Problem statement
Rewrite the rows below, swapping "manga" for "comic" and keeping everything else the same. Leave out the pictures.

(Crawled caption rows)

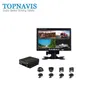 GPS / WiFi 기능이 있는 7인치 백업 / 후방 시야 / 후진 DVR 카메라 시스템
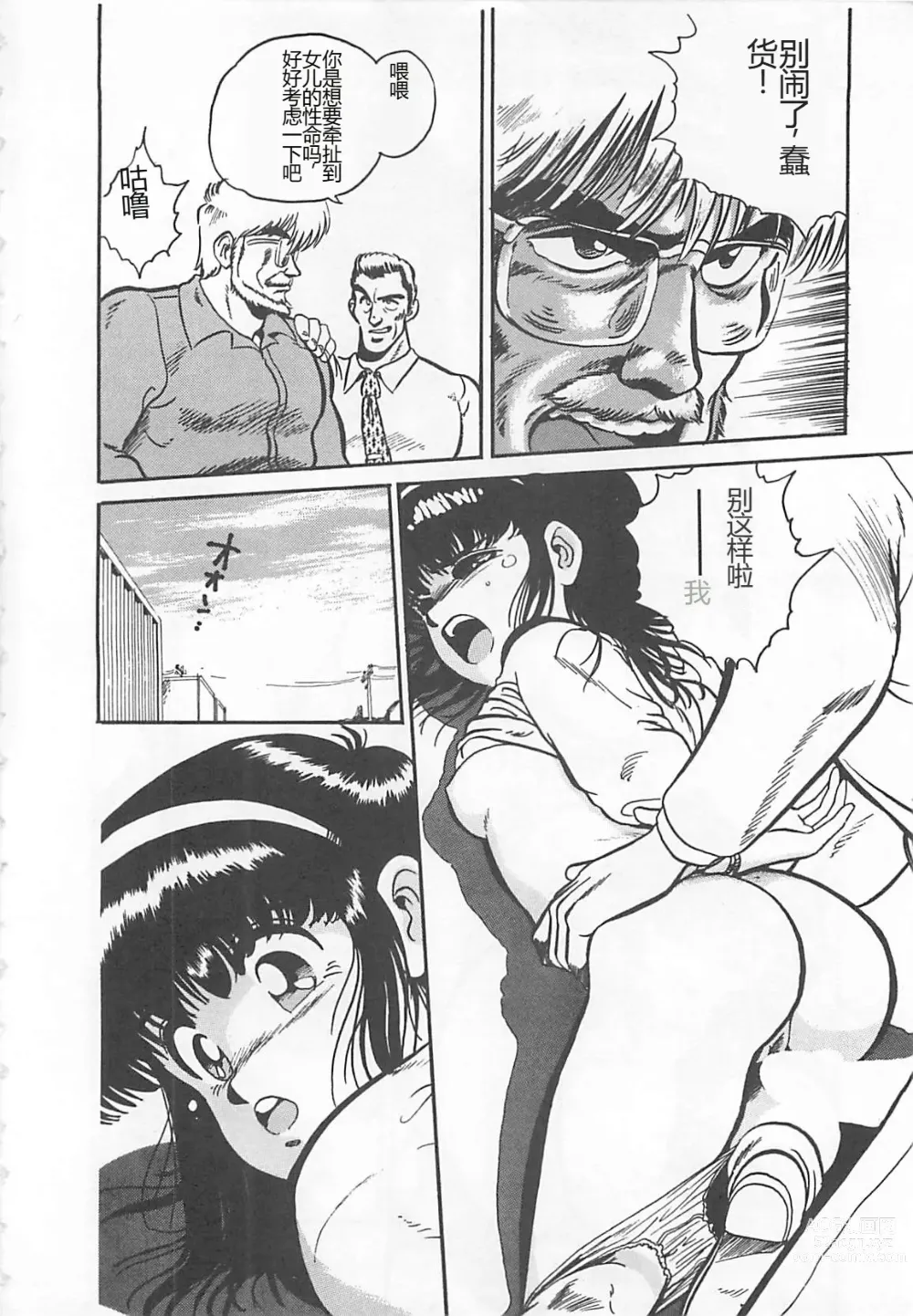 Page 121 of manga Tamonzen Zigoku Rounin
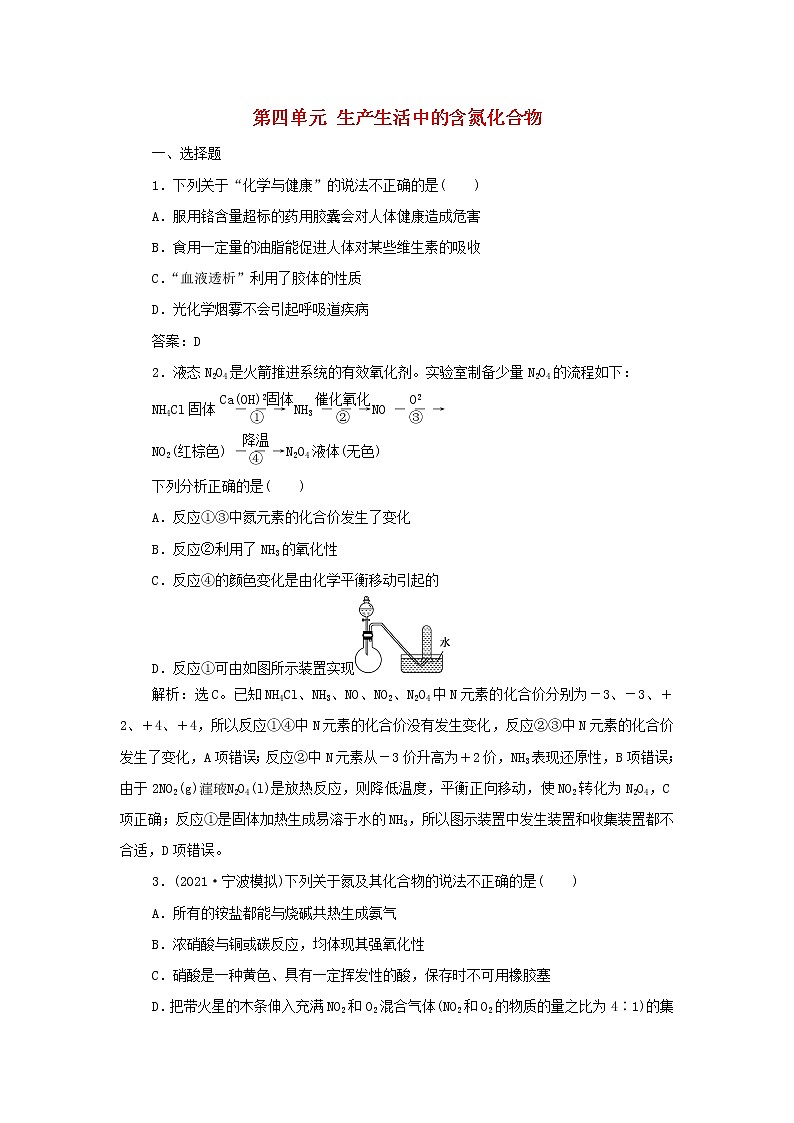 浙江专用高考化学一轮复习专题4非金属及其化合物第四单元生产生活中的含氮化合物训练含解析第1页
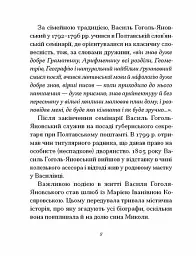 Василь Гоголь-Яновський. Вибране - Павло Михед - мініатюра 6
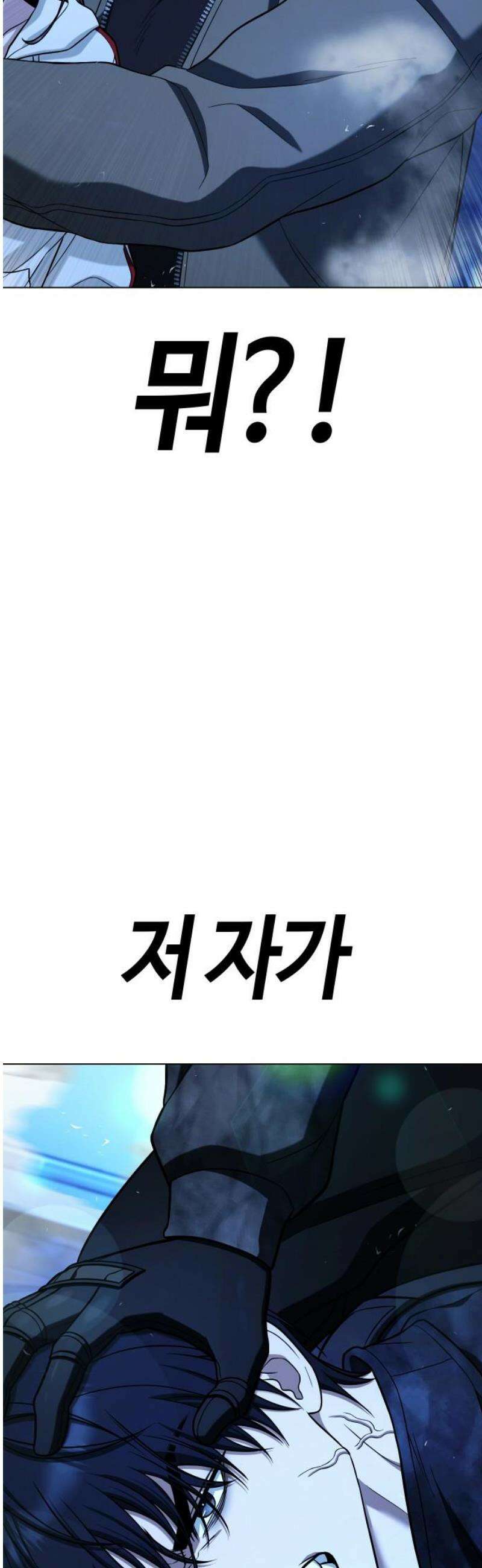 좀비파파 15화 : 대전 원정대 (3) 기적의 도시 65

Exercise output
 GPS / WiFi 기능이 있는 7인치 백업 / 후방 시야 / 후진 DVR 카메라 시스템
 Page 121 of comic Tamonzen Zigoku Rounin
 浙江专用高考化学一轮复习专题4非金属及其化合物第四单元生产生活中的含氮化合物训练含解析第1页
 Василь Гоголь-Яновський. Вибране - Павло Михед - мініатюра 6
 좀비파파 15화 : 대전 원정대 (3) 기적의 도시 65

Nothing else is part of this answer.